The compiled evidence supports a bidirectional gut–heart axis in which HF-induced hemodynamic derangements (congestion, hypoperfusion) impair intestinal barrier function and alter microbiota, promoting endotoxemia and systemic inflammation that worsen myocardial function and remodeling. Dysbiosis favors reduced SCFA production and increased harmful metabolites like TMAO and indoxyl sulfate, which contribute to vascular inflammation, thrombosis, and cardiac dysfunction. The findings reinforce the plausibility that targeting upstream gut luminal processes (dietary composition, microbial enzymes), barrier integrity, and early inflammatory signaling could mitigate HF progression. Translational implications include using diet to increase SCFA producers and reduce TMAO, enzymatic strategies (TMA lyase, FMO3) to blunt harmful metabolite generation, and selective immunomodulation (e.g., IL-1 blockade). However, human interventional data remain heterogeneous, with some neutral trials (anti-TNF, rifaximin, mixed probiotic results), underscoring the need for better patient selection, multi-target strategies, and robust biomarkers that reflect both intravascular and extravascular congestion and gut-derived inflammation.

HF and gut dysfunction are interlinked through complex, mutually reinforcing mechanisms involving dysbiosis, SCFA depletion, harmful metabolites (e.g., TMAO, indoxyl sulfate), intestinal barrier disruption, and systemic inflammation. While HF likely initiates many of these changes via congestion and hypoperfusion, gut-derived pathways may also precede and exacerbate cardiovascular disease. Future progress requires large, well-designed human studies that concurrently assess luminal composition, barrier integrity, and systemic inflammatory markers to clarify causal sequences and identify optimal targets. Ultimately, a multifaceted therapeutic approach—combining guideline-directed HF therapy with tailored gut-focused interventions (diet, microbial enzyme modulation, barrier support, and selective immunomodulation)—may improve HF outcomes.

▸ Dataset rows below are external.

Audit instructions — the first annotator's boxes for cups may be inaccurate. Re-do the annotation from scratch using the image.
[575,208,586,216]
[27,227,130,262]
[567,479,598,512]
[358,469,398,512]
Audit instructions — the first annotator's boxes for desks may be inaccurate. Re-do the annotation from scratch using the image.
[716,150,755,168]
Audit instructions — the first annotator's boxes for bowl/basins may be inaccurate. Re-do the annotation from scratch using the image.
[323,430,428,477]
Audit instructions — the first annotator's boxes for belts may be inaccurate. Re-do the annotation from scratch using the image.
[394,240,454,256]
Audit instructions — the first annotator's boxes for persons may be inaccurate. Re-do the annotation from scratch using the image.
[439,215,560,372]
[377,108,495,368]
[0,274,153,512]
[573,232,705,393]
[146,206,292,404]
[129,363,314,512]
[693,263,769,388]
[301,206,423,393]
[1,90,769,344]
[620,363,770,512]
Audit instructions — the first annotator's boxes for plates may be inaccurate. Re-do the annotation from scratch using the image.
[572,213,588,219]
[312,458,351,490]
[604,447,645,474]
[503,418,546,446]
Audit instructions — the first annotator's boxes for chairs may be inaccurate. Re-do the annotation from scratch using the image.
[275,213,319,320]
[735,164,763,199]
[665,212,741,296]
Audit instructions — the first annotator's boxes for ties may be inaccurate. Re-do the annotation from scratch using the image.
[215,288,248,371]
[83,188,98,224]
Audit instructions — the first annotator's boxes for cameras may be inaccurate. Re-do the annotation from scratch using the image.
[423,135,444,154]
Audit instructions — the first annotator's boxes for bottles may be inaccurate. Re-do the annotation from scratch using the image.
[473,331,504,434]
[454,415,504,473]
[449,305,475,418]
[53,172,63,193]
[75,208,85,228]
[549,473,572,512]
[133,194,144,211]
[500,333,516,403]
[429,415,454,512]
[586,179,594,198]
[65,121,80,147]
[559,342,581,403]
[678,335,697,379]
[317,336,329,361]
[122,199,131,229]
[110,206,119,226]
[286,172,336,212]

- Narrative review without a formal systematic search or meta-analysis; potential selection bias of included evidence. - Heterogeneity of human studies (populations, HF phenotypes, endpoints) and limited sample sizes in several trials. - Conflicting or neutral results for some interventions (e.g., anti-TNF agents, rifaximin, Saccharomyces boulardii), limiting generalizability. - Dietary intake data are often lacking in cardiovascular studies, complicating interpretation of microbiota/metabolite associations. - Ethnic and dietary differences influence metabolite levels (e.g., TMAO), affecting external validity. - Adverse effect concerns for certain targets (e.g., FMO3 inhibition causing hepatic inflammation and trimethylaminuria) may limit clinical application.